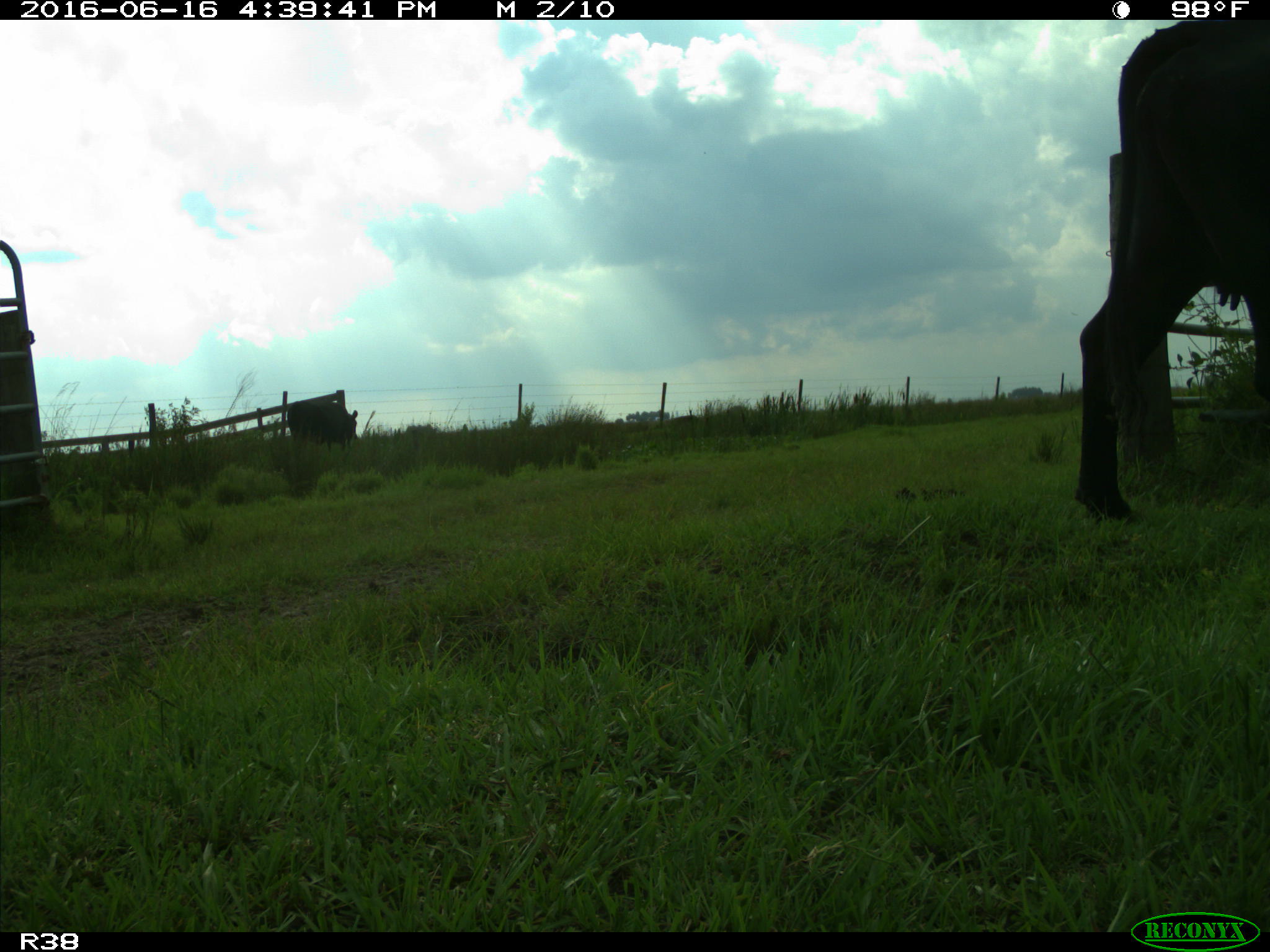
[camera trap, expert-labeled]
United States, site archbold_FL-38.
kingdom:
□ □ □ □ □
*GOAL OF THE EXERCISE*. Go through the data and return every word of it verbatim, leaving out the pictures.

*FINAL ANSWER*.
[camera trap, expert-labeled]
United States, site archbold_FL-38.
kingdom:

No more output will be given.